__Direction A__:
In the article on the North Carolina Republican Party's leadership, when was Michael Whatley first elected state party chair?
__Direction B__:
Translate this sentence from the article on the North Carolina Republican Party's leadership into Spanish: "The state GOP re-elected Watauga County native and current Gaston County resident Michael Whatley as chairman during the party’s annual state convention."
__Direction C__:
Write a continuation of the article on the North Carolina Republican Party's leadership, picking up after its last sentence.

__Selected text__:
#####

NC GOP solidifies conservatives' hold on the party | Eastern North Carolina Now

Chairman Michael Whatley speaks at the 2021 N.C. Republican Party convention. (CJ photo by Maya Reagan)

The Carolina Journal is reporting:

Heading into the 2022 mid-term elections, the N.C. Republican Party will have continuity and unity surrounding its leadership. The state GOP re-elected Watauga County native and current Gaston County resident Michael Whatley as chairman during the party’s annual state convention.

Whatley will oversee state party operations, including critical get-out-the-vote operations for 2022 election. He will be tasked with unifying the activist base of the party after a potentially contentious party primary for an open U.S. Senate seat.

Whatley was first elected state party chair in summer 2019. Under his leadership, the 2020 elections were largely successful for the GOP. Then-President Donald Trump won the state’s electoral votes for a second time. Thom Tills was re-elected to the U.S. Senate in a come-from-behind victory. Republicans won open Council of State races for lieutenant governor, labor commissioner, and superintendent of public instruction. Republicans also captured all the statewide judicial elections and added seats in the GOP-controlled General Assembly.

#####

__Material provided__:
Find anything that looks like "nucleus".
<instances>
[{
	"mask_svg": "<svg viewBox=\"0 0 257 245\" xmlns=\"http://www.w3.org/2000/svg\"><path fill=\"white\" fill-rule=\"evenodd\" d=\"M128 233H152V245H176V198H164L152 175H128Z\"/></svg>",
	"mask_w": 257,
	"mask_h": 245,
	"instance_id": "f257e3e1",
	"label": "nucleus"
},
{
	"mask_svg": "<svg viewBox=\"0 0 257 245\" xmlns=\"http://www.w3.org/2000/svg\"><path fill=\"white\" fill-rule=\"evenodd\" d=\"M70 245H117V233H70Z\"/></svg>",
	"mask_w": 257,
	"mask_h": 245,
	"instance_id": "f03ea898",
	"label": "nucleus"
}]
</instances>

#####

__Exercise response A__:
In summer 2019.

__Exercise response B__:
El Partido Republicano estatal reeligió como presidente a Michael Whatley, originario del condado de Watauga y actual residente del condado de Gaston, durante la convención estatal anual del partido.

__Exercise response C__:
While Whatley’s re-election never appeared in doubt, his victory was likely sealed when he landed Trump to keynote the convention.

The 45th president released a statement just hours before his appearance praising Whatley:

“A great honor to be speaking at the North Carolina GOP convention tomorrow night. I understand the place will be packed; all records broken! North Carolina produced a big victory for us, without a fraudulent outcome — missing ballots, illegal voting, dead people voting, and all of the other Democrat tricks. Before my Election in 2016, everybody said North Carolina was going ‘Blue,’ now they are saying that the Great State of North Carolina is surging big for Republicans. Look at the results we have produced. Thank you to Michael Whatley and the state party.”

Trump’s appearance will also raise significant funds for the state party, which has been on solid financial footing during Whatley’s tenure.

Whatley told delegates efforts are already underway to build a significant get-out-the-vote operation to meet the party’s goals. Among them: holding the open U.S. Senate seat currently occupied by Sen. Richard Burr, picking up additional congressional and legislative seats, and obtaining a majority on the state Supreme Court.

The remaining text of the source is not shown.